Induced Current Question

1. Apr 22, 2017

BrainMan

1. The problem statement, all variables and given/known data
A 5.0-cm-diameter coil has 20 turns and a resistance of 0.50Ω. A magnetic field perpendicular to the coil is B=0.020t+0.010t^2, where B is in tesla and t is in seconds.

Find an expression for the induced current I(t) as a function of time.

2. Relevant equations

3. The attempt at a solution

$$\varepsilon = \frac{d\phi}{dt}$$
$$\varepsilon dt = d\phi$$
$$\int\varepsilon dt = \int d\phi$$
$$\phi = (0.020t + .010t^2) * \pi r^2$$
$$\varepsilon \int dt = \int d\phi$$
$$\varepsilon t = \pi r^2 [ (1/2) (0.020t^2) + (1/3)(.010t^3)]$$
$$\varepsilon = \frac {I}{R}$$
$$I = \frac{\pi r^2 [ (1/2) (0.020t^2) + (1/3)(.010t^3)]}{tR}$$

2. Apr 22, 2017

TSny

OK, except you haven't taken into account that you have 20 turns in the coil.

Don't do this.

Use your expression $\phi = (0.020t + .010t^2) * \pi r^2$ in $\varepsilon = \frac{d\phi}{dt}$ along with the correction for the 20 turns.

3. Apr 22, 2017

BrainMan

So $$I = \frac{20\pi r^2 [ (1/2) (0.020t^2) + (1/3)(.010t^3)]}{R}$$

So like this?

4. Apr 22, 2017

TSny

No.

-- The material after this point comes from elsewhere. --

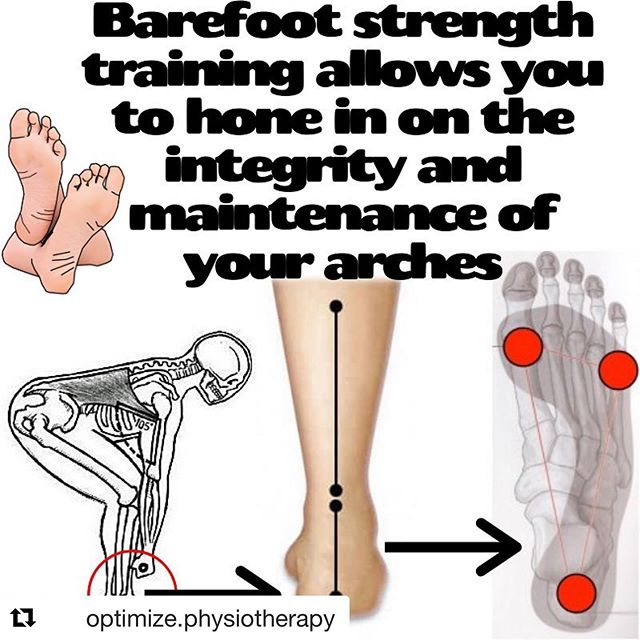 #Repost @optimize.physiotherapy with @get_repost ・・・ Barefoot strength training ✔️ ⬇️ The foot is your foundation. The human body must balance its mass over two small bases of support we call feet. The foot arch is what allows us to distribute load and maintain balance/stability over these small bases of support. 👣 An arch indicates balance and stability. When you require stability on the ground, your arches are like a compass that tell you how well you are positioning yourself and using your neuro-musculoskeletal system to keep your body balanced over your feet. ⬇️ Strength training while barefoot allows you to hone in on arch integrity. • It cuts out all of the barriers to being able to use and organize your arches most efficiently (narrow shoes, padded shoes, unstable shoes, 'supportive' shoes etc.) • It also allows you to be highly MINDFUL of how you are using your feet. You can actually see your feet and arches, and how well you are using them. You can feel the ground and how your feet are gripping and interacting with it for stability. • You can stabilize and root to the floor more efficiently, accessing the muscles in your feet and ankles better. 🔑 All of this leads to greater potential. It allows for greater stability, and greater force production as a result. It also allows you to build your foot strength and function in the process. ✅ Train barefoot, be mindful of your feet and arches, and work to maintain them when you want stability during movements and exercises. ———————————————— #strengthtraining #training #trainer #movement #mobility #strong #strength #barefoot #balance #feet #yoga #powerlifting #weightlifting #gym #fit #fitness #fitfam #ottawa #physicaltherapy #physiotherapy #tips #crossfit #wellness #health #anatomy #squat #deadlift #weights #education
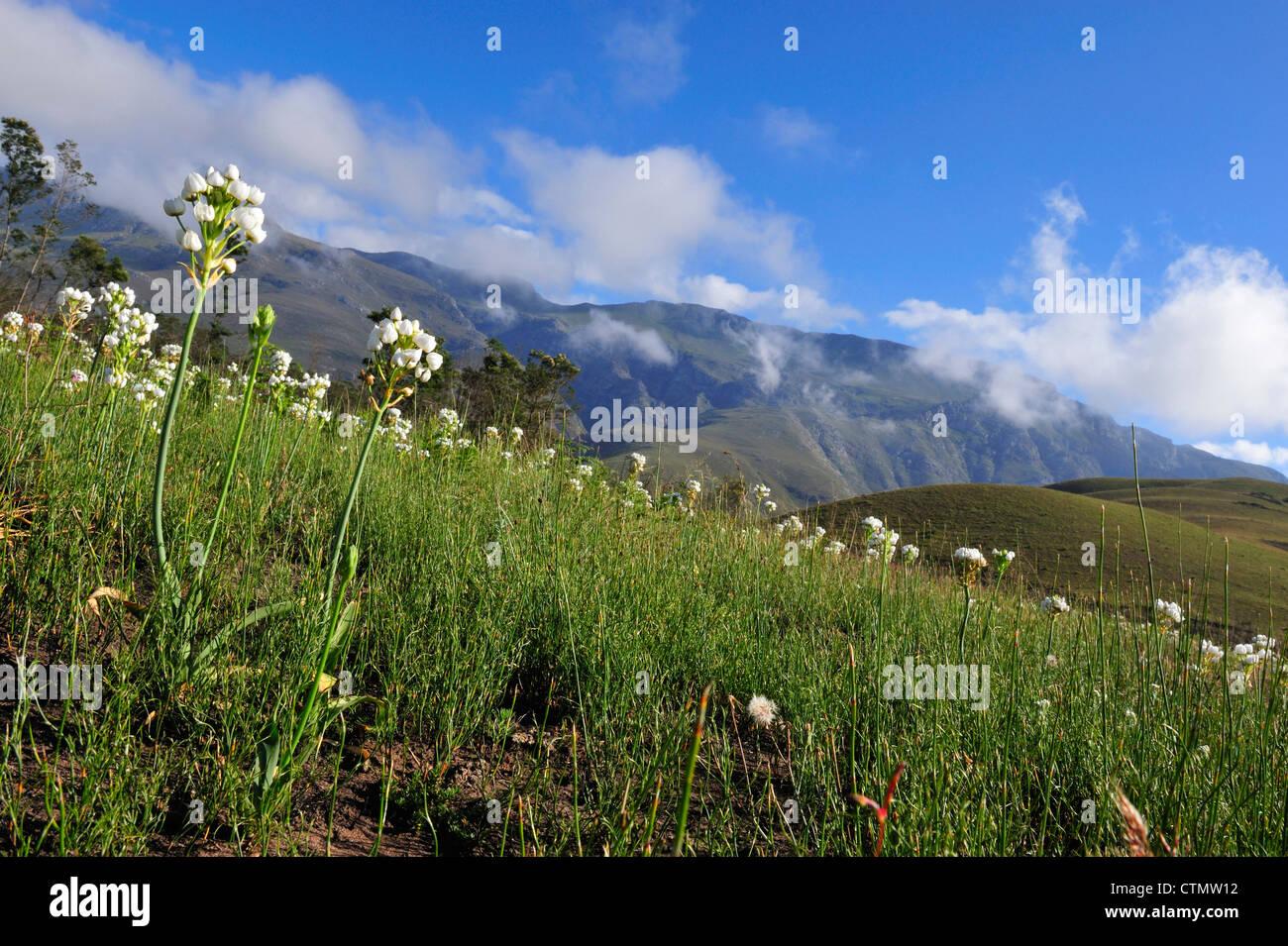 En la Chinchirri Overberg, Western Cape, Sudáfrica Foto de stock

The numerator in your expression for $I$ does not equal $\varepsilon$.

If $\phi = (0.020t + .010t^2) * \pi r^2$, then what is $\frac{d\phi}{dt}$?

5. Apr 23, 2017

BrainMan

Oh ok I get it now. The answer should be $$\frac {20\pi r^2(0.020+.020t)}{R}$$

6. Apr 23, 2017

TSny

Looks good.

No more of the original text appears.